All of my thoughts are clearer on paper. The decent ones become comprehensible, the flaws in bad ideas pop out of the page.
This is a common sentiment, the benefits of externalization is well known and people have been advocating for analog tools as long as the digital/analog divide has existed.
But, there's something special about paper. So much fidelity, from line width to the indent of each stroke on the page. Those incidental details are what let my brain grab onto the ideas as objects. Brains are made for spatial reasoning on the physical world, not logic and rote memory. So give it space and detail to latch onto.

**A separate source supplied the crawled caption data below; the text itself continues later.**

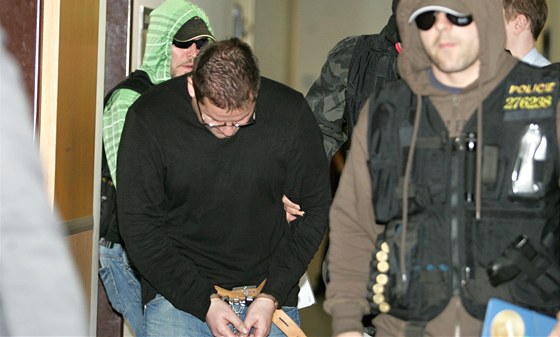 Policisté pivádjí k soudu editele Regionální rady soudrnosti Severozápad Petra Kunierze (24. 3. 2011)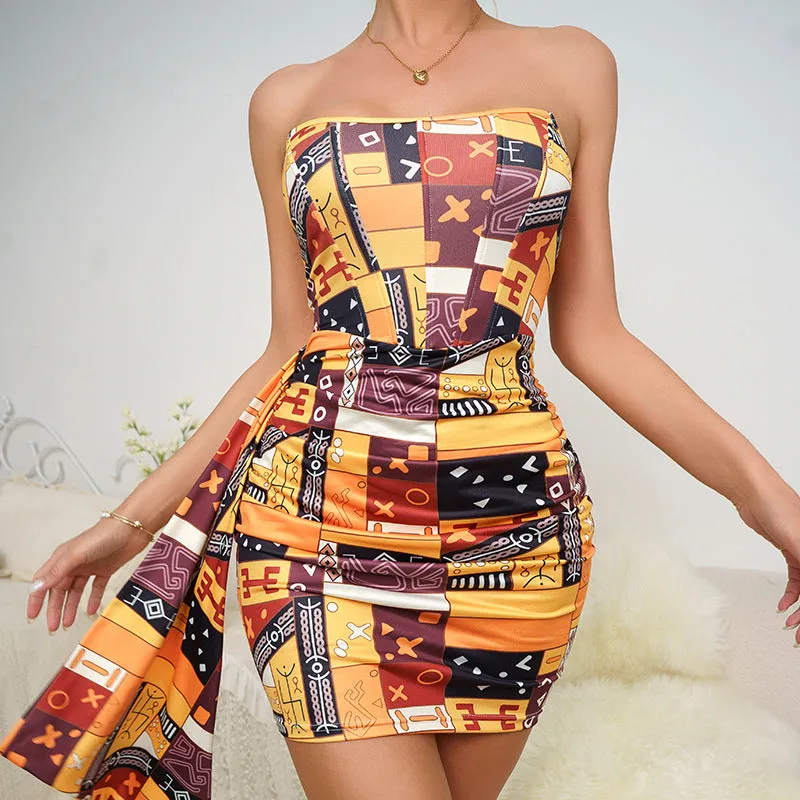 Elegant Strapless Side Sash for a Sensual Look Printed Dress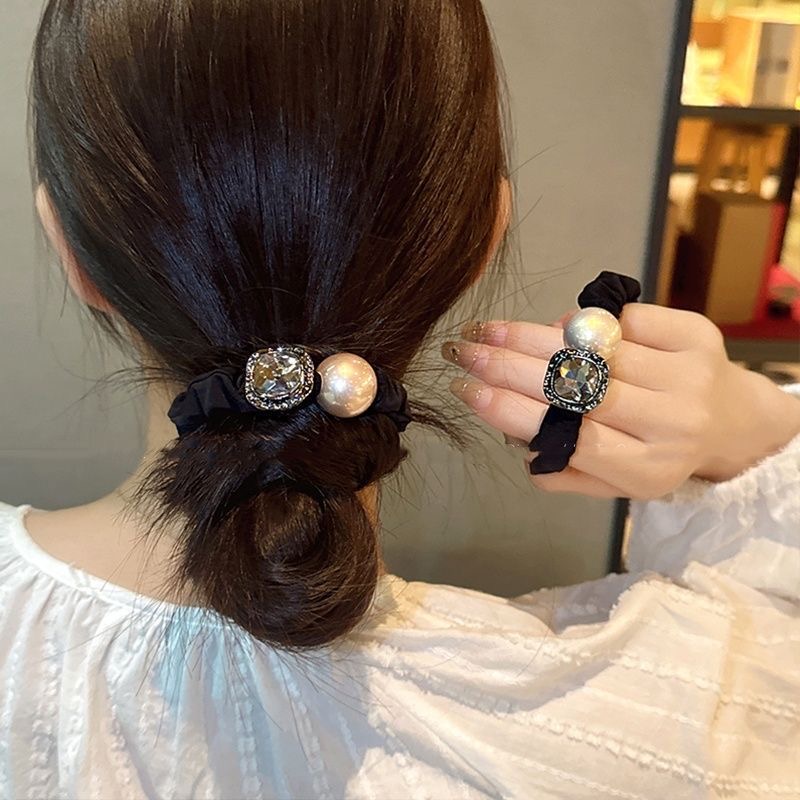 轻奢仿珍珠闪钻小肠发圈女2025新款扎马尾丸子头精致发绳时尚皮筋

The flattening of detail which makes whiteboarding the shorthand for quick design kills the magic of paper, and the uniformity of the digital world is even worse. They're good tools to be clear, just not for this stage of clarifying the concept of an idea.
Of course, this is most helpful with things like diagramming, layouts, structured outlines. Anything where the location of things relative to other things matters. Nothing shows you usability issues in a layout or the physical constraints faster than trying to logically draw it out on a page.
Even purely conceptual ideas feel clearer, ideas which are only made up of more ideas with no clear hierarchy. I don't organize the paper in any traditional sense. I rewrite the same thing in the same way four times intending to change how it's laid out to see if it makes it any clearer, but realizing as I try that I can't find another way to do it.
I start columns of "bullet points", but there's no grouping or even bullets. Even the phrase bullet point makes it sound more organized than it is. It's the minimal phrases to get the idea tied from my brain down to the page, which happen to be in a vertical series. Even then, the columns scatter at odd angles and arbitrary start points before I even realize, and I end up drawing boxes and sections to corral them back into sanity.
The lines aren't connections or structural sections, there's no mindmap here. I just need some sort of anchor point to use as a mental crutch for remembering what's what while I group it in my head. Arrows happen, but they're extremely rare. I prefer to keep explicit connections rushing around in my thoughts where I can change them faster.
I have no satisfactory explanation for why this process works. But it does work, at least for me.
- Rew
Nightly Notes
I'm certain this is related to my aphantasia. I'm good at mental spatial reasoning, things like folding up flat diagrams into shapes or seeing how two objects should fit together, but I'm only seeing a flash of the exact thing I need to solve the problem, not the holistic image. I can conjure mental images from memory, but they come up in static flashes. The classic "imagine an apple" pulls up a specific red apple with a defined lighting, shape, and color, but it's always that one apple and only for a moment.
I can't properly manipulate it. I can logic myself into seeing the image at a different angle, or with different attributes, but it's like trying to assemble a photorealistic image out of a collage. I can't imagine anything from scratch. I suspect even that apple is a memory of a generic "image of apple" I saw once and no longer remember the context for.
As for persistence, best I can do is continually force myself to reload the image, as if it's strobing in and out. It's nothing like seeing something in real life, where it's just there.
Is this a common experience? It's never seemed like a big enough deal to bother a medical professional about, or even seriously research.
But I've never heard anyone describe anything like it, and according to the basic tests I don't even have aphantasia. High fidelity, good at spatial reasoning. But I can't do anything with it, it's gone too quick. I don't feel like I'm seeing.
I think I use paper like this because I just need something which won't disappear like the images. Any additional organization is superfluous, because I'm still working in my head.
That's why the title is paper boxes. Sounds like something else entirely, I know, but it's a tenuous reference to a song which gives me a similar feeling. This is how my brain works apparently.
Does any of this make any sense at all?